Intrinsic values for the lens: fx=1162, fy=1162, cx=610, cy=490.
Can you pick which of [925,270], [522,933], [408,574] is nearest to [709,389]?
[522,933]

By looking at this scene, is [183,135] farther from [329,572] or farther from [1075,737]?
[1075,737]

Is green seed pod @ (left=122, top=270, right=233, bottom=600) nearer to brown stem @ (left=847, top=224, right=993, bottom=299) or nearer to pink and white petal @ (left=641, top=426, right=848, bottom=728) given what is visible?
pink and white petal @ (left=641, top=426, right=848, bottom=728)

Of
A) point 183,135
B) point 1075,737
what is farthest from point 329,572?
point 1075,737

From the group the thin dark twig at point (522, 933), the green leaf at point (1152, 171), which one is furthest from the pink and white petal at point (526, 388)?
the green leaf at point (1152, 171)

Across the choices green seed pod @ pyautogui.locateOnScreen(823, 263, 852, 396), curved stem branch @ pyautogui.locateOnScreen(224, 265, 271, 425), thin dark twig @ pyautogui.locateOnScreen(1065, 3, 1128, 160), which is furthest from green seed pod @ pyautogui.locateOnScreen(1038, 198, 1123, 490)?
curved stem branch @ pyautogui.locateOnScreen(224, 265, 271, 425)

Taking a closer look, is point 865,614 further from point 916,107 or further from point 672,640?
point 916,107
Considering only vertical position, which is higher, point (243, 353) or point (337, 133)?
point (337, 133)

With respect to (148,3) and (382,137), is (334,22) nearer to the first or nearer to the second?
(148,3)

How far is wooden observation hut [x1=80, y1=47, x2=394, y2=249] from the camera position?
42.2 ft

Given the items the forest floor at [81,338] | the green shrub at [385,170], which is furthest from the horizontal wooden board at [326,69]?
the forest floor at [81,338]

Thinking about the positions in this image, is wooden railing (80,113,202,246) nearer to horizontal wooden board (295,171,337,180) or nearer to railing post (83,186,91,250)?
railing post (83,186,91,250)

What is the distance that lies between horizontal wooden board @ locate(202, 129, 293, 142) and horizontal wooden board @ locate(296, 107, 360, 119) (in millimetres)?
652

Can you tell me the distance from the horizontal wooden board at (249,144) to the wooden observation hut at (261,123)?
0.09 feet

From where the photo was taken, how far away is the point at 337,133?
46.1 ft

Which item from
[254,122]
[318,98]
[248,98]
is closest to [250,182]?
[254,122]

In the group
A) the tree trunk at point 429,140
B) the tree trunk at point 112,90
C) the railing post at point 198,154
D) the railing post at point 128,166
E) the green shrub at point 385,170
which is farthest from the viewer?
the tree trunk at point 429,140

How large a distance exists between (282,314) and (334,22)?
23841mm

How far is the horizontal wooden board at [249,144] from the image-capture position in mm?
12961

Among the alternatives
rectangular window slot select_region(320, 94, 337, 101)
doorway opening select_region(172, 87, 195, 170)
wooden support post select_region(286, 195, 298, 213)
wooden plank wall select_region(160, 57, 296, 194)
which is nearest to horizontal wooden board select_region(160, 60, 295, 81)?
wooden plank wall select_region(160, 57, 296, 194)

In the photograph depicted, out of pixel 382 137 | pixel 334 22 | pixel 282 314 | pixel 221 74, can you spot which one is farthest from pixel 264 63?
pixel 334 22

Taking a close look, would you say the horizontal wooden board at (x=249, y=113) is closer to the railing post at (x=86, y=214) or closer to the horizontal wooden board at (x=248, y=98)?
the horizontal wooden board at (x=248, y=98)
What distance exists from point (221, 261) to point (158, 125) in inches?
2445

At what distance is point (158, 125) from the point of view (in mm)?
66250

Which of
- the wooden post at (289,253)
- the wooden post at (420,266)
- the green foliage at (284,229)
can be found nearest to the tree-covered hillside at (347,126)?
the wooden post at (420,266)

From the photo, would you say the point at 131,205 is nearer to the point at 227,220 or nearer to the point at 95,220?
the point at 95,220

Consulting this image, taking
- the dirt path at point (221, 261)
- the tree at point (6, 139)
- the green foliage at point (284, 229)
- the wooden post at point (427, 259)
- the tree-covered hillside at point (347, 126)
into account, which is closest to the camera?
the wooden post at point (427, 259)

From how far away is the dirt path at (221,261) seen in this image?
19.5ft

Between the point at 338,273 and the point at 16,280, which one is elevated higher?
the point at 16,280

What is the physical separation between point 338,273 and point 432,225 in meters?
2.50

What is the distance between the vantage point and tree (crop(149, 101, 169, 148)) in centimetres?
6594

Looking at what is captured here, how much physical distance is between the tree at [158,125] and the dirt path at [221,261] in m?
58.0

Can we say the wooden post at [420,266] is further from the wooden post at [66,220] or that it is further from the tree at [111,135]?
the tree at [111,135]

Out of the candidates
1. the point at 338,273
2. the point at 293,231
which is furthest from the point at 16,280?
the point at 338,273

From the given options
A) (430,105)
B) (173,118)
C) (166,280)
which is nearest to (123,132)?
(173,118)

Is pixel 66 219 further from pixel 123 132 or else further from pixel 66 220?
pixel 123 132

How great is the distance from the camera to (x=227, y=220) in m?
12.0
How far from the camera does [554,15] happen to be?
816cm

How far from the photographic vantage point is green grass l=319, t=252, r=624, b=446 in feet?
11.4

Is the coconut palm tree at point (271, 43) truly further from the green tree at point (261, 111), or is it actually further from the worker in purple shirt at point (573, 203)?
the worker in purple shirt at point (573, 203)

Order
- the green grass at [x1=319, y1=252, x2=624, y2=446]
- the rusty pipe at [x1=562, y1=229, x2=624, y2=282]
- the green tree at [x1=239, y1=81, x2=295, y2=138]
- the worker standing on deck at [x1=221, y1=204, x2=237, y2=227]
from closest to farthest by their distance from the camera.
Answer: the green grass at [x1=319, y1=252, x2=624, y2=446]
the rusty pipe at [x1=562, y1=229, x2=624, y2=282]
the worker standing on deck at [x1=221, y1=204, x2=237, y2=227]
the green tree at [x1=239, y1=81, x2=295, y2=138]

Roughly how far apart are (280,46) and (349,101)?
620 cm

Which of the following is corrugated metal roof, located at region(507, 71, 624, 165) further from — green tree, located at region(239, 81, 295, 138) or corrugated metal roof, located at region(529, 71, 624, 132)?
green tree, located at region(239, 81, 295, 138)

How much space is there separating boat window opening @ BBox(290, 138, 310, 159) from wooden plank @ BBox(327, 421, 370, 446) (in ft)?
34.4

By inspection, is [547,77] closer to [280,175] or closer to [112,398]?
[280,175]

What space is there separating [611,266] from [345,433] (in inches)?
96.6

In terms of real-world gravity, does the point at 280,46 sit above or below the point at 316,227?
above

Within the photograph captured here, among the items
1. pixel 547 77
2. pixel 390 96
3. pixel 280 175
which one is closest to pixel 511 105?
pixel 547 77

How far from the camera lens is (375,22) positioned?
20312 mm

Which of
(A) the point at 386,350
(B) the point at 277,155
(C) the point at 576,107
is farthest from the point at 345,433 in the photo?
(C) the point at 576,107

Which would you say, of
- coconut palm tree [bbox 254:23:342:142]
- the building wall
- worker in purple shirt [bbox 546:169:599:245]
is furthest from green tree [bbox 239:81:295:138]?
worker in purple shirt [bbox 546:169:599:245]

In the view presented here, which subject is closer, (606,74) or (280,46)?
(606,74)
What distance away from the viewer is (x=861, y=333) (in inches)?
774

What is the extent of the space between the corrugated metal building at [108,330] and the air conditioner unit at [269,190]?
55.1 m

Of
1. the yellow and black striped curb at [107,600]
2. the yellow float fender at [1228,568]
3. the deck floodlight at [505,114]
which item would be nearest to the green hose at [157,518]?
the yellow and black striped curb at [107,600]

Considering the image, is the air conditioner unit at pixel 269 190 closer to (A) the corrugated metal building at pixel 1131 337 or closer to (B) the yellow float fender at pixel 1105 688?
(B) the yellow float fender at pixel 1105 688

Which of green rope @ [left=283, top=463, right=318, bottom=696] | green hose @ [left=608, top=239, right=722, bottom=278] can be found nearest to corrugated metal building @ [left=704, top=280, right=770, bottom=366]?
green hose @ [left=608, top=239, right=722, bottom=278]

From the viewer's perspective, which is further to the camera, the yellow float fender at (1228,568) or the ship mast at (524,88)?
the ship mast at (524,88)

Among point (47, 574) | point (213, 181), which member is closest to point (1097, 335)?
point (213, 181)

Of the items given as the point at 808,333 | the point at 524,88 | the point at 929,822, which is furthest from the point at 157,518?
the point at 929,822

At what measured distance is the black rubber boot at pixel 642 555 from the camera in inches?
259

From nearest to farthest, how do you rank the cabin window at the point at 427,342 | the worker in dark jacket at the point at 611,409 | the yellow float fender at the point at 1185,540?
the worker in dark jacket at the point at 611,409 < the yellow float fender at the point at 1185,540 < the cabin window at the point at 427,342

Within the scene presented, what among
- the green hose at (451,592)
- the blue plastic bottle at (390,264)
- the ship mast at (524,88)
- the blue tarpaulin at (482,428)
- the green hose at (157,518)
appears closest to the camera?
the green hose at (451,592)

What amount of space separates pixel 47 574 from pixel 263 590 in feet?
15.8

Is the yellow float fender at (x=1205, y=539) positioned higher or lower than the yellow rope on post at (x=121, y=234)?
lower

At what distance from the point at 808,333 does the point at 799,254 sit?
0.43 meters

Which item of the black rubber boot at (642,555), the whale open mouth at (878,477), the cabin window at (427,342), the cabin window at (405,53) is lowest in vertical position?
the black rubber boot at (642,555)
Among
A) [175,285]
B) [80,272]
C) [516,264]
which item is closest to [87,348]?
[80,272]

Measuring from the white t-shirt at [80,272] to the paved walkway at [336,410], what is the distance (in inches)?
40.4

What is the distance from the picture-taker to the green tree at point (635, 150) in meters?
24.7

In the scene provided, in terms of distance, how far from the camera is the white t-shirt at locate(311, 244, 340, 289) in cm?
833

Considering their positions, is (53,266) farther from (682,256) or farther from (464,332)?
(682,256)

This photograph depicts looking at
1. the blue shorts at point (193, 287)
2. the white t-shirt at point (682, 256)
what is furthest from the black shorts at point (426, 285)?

* Exercise prompt
Repeat, word for word, every line from the line that contains "Measuring from the" to the end of the entries; include both of those lines and no others.

* Right answer
Measuring from the white t-shirt at [80,272] to the paved walkway at [336,410], what is the distance (in inches)?
40.4

What is the distance from the picture-taker to the green tree at point (635, 150) in meters?
24.7

In the scene provided, in terms of distance, how far from the camera is the white t-shirt at locate(311, 244, 340, 289) in cm?
833

Considering their positions, is (53,266) farther from (682,256) or farther from (464,332)?
(682,256)

This photograph depicts looking at
1. the blue shorts at point (193, 287)
2. the white t-shirt at point (682, 256)
what is furthest from the black shorts at point (426, 285)?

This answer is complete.